WHAT IS BEING ASKED — Update the items below by replacing every "dry beech leaf" with "fallen beech leaf", leaving everything else unchanged.

------ EXTRACTED INFORMATION ------

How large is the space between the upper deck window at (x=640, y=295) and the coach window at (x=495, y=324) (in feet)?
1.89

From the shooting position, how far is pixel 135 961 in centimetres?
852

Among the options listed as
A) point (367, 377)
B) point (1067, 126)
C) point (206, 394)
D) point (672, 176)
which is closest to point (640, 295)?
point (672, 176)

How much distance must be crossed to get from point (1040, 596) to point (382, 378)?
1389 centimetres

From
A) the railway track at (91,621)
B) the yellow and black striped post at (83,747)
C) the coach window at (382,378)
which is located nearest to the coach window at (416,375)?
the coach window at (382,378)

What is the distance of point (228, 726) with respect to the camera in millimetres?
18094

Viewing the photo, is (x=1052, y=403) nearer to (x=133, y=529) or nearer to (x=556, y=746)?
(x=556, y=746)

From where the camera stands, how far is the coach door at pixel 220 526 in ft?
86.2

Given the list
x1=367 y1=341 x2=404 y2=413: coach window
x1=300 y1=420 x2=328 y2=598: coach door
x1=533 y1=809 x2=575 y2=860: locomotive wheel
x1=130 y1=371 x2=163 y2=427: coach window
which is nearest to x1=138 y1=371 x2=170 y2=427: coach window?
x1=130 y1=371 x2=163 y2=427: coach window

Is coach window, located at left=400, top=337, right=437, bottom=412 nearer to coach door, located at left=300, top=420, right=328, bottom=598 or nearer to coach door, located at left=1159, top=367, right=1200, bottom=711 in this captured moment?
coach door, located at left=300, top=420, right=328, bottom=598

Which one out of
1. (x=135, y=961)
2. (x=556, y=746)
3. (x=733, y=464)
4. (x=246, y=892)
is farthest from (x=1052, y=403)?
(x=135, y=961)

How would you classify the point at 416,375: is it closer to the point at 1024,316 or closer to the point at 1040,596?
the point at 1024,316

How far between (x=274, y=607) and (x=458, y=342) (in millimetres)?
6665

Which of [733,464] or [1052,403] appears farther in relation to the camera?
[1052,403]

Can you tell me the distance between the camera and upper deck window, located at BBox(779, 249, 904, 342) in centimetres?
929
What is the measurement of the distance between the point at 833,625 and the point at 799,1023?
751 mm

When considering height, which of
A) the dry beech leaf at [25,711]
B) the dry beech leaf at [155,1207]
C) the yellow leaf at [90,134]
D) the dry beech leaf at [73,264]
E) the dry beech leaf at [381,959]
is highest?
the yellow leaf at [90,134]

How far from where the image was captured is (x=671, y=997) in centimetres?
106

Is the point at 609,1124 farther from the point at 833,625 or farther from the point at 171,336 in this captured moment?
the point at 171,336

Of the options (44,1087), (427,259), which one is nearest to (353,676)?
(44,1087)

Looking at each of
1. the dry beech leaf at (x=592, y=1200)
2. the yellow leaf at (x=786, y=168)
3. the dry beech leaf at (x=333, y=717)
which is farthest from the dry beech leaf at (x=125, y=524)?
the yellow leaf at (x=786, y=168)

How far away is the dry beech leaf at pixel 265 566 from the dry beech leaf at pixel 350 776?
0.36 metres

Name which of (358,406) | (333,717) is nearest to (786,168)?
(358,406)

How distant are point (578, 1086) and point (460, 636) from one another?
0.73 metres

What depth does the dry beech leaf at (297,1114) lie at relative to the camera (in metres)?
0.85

------

OUTPUT FOR THIS TASK —
How large is the space between the upper deck window at (x=640, y=295) and the coach window at (x=495, y=324) (in feet)?
1.89

From the shooting position, how far is pixel 135 961 in centimetres?
852

Among the options listed as
A) point (367, 377)
B) point (1067, 126)
C) point (206, 394)
D) point (672, 176)
which is closest to point (640, 295)?
point (672, 176)

How much distance must be crossed to get from point (1040, 596) to point (382, 378)?
1389 centimetres

From
A) the railway track at (91,621)
B) the yellow and black striped post at (83,747)
C) the coach window at (382,378)
which is located nearest to the coach window at (416,375)?
the coach window at (382,378)

What is the distance of point (228, 726) with respect to the camera in millimetres?
18094

Viewing the photo, is (x=1052, y=403) nearer to (x=133, y=529) or nearer to (x=556, y=746)?
(x=556, y=746)

From where the camera stands, how far is the coach door at pixel 220 526 in ft?
86.2

Given the list
x1=367 y1=341 x2=404 y2=413: coach window
x1=300 y1=420 x2=328 y2=598: coach door
x1=533 y1=809 x2=575 y2=860: locomotive wheel
x1=130 y1=371 x2=163 y2=427: coach window
which is nearest to x1=138 y1=371 x2=170 y2=427: coach window?
x1=130 y1=371 x2=163 y2=427: coach window

Is coach window, located at left=400, top=337, right=437, bottom=412 nearer to coach door, located at left=300, top=420, right=328, bottom=598 or nearer to coach door, located at left=1159, top=367, right=1200, bottom=711 in this captured moment?
coach door, located at left=300, top=420, right=328, bottom=598

Which one out of
1. (x=135, y=961)
2. (x=556, y=746)
3. (x=733, y=464)
4. (x=246, y=892)
is farthest from (x=1052, y=403)?
(x=135, y=961)

How would you classify the point at 416,375: is it closer to the point at 1024,316 or closer to the point at 1040,596?
the point at 1024,316

How far between (x=274, y=607) and (x=458, y=342) (in millimetres)?
6665

Which of [733,464] or [1052,403] appears farther in relation to the camera?
[1052,403]

Can you tell me the distance between the camera and upper deck window, located at BBox(779, 249, 904, 342) in centimetres?
929
What is the measurement of the distance between the point at 833,625 and the point at 799,1023?
751 mm

When considering height, which of
A) the fallen beech leaf at [25,711]
B) the fallen beech leaf at [155,1207]
C) the yellow leaf at [90,134]
D) the fallen beech leaf at [73,264]
E) the fallen beech leaf at [381,959]
is highest?
the yellow leaf at [90,134]

How far from where the image was captured is (x=671, y=997) in centimetres?
106

Is the point at 609,1124 farther from the point at 833,625 or farther from the point at 171,336 in this captured moment?
the point at 171,336

Of the options (44,1087), (427,259), which one is nearest to (353,676)?
(44,1087)

Looking at each of
1. the fallen beech leaf at (x=592, y=1200)
2. the yellow leaf at (x=786, y=168)
3. the fallen beech leaf at (x=333, y=717)
which is farthest from the fallen beech leaf at (x=125, y=524)?
the yellow leaf at (x=786, y=168)

How far away is the fallen beech leaf at pixel 265 566 from the fallen beech leaf at pixel 350 776?
0.36 metres

Name which of (358,406) | (333,717) is nearest to (786,168)?
(358,406)

How distant are point (578, 1086) and point (460, 636) from one another?
0.73 metres

What depth does the fallen beech leaf at (297,1114) lie at relative to the camera (in metres)?
0.85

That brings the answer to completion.